As the team reached March, there was plenty of uncertainty surrounding their playoff hopes. Somehow, the Ducks reeled off victories when they needed them most, and a hot finish earned them home-ice advantage in the first round of the Stanley Cup playoffs.
It was all for naught.
The Ducks were swept by the San Jose Sharks to complete their worst season since they failed to quality for the postseason in 2012. The series included an 8-1 laugher in Game 3, and it was evident the Ducks’ issues extended beyond one lousy playoff performance. NHL teams are favoring speedy skaters who can move the puck quickly up ice; the Ducks are lagging far behind.
Bob Murray bemoaned the point at his exit interview in April and vowed the club would evolve with the rest of the league. The general manager said that it wasn’t necessary to infuse the veteran-heavy roster with fresher legs; that coach Randy Carlyle could instead employ a style of play less reliant on physical play, and more centered on an up-tempo attack.
True to his word, Murray didn’t make any major moves in the offseason; the Ducks will enter training camp Friday at Anaheim Ice returning every key player from last season. Same coach, same nucleus, but plenty of questions abound as the team’s Stanley Cup window, once wide open, inches closer to the sill.
1. What is Ryan Kesler’s status?
The former Selke Trophy winner underwent major hip surgery in June of 2017 and was sidelined through Christmas. When Kesler finally hit the ice, he didn’t resemble the tenacious skater — especially on the offensive side — that earned two All-Star appearances.
Kesler was far from full strength. He was forced to learn how to stride all over again following a procedure to remove scar tissue and bone fragments. He frequently was absent from practice, maintenance days for his ailing hip.
He scored only eight goals in 44 games, and Sportsnet reported in May that it’s possible Kesler could miss the entire 2018-19 season. The 34-year-old is listed as injured on the Ducks’ camp roster, and any lengthy absence would serve a damaging blow to their depth down the middle.
2. Will Nick Ritchie join the mix?
Ritchie earned less than $1 million in each of his three NHL seasons, and with just under 30 points per campaign, Murray might be hard-pressed to hand him a substantial raise. If Ritchie’s absence rolls into the regular season, the Ducks have a few prospects — Troy Terry, Kevin Roy and Sam Steel — who could fill his role.
3. Which young players will grab a roster spot?
There are few slots open on the roster.

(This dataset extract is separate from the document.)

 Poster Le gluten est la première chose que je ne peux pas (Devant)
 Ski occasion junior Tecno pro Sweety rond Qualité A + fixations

The duo of starter John Gibson (with a lucrative contract extension) and Ryan Miller (one year remaining on his deal) return in net. The Ducks’ top four defensemen are set: Hampus Lindholm, Cam Fowler, Josh Manson and Brandon Montour.
There is room for a young defenseman — or three — to make the squad. Marcus Pettersson, Andy Welinski and Jacob Larsson (all younger than 26) will battle with veterans Luke Schenn and Andrej Sustr, both of whom joined the club on budget deals over the summer, for playing time.

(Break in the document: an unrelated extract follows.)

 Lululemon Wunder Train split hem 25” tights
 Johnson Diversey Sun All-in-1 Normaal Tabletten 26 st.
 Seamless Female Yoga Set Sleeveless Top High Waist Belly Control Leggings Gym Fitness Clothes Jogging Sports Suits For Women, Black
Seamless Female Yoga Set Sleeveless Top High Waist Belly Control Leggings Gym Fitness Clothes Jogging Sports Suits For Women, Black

If the Ducks keep eight defensemen on the roster, the entire trio could make the club. Terry, Steel and Roy will jockey for position on offense, and management hopes one of them breaks out.

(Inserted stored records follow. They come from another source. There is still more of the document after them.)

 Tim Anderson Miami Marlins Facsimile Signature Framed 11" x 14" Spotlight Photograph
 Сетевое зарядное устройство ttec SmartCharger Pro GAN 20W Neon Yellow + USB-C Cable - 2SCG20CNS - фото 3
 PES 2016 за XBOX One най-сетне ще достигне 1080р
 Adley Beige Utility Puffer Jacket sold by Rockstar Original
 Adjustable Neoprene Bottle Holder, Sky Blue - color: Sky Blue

4. Will Patrick Eaves return to form?
The winger scored 32 goals during the 2016-17 season (split between the Dallas Stars and Ducks), and he was firmly entrenched on both the top line and No. 1 power-play unit when camp opened last season. The Ducks never saw what he could do in a full campaign in Anaheim.
Eaves played only two games before he was diagnosed with Guillain-Barre syndrome, a rare autoimmune disorder, putting his playing career into jeopardy. He was shut down for the rest of the season, but the Ducks received good news earlier this year when it was revealed there was a misdiagnosis; doctors deemed his illness a post-viral syndrome.
5. Where does Corey Perry fit in?
The former 50-goal scorer isn’t being counted on to produce like that anymore, but the Ducks need more from the veteran winger. Now 33, Perry has failed to reach the 20-goal mark in consecutive seasons.
He was relegated to the fourth line at one juncture last season before he bounced between the first and third units. Perry carries a cap hit of $8,625,000 into each of the three years remaining on his deal, money that calls for top-line play.
“Corey’s got to buy into some more things in the offseason,” Murray said in April. “He’s got to buy into playing fast.”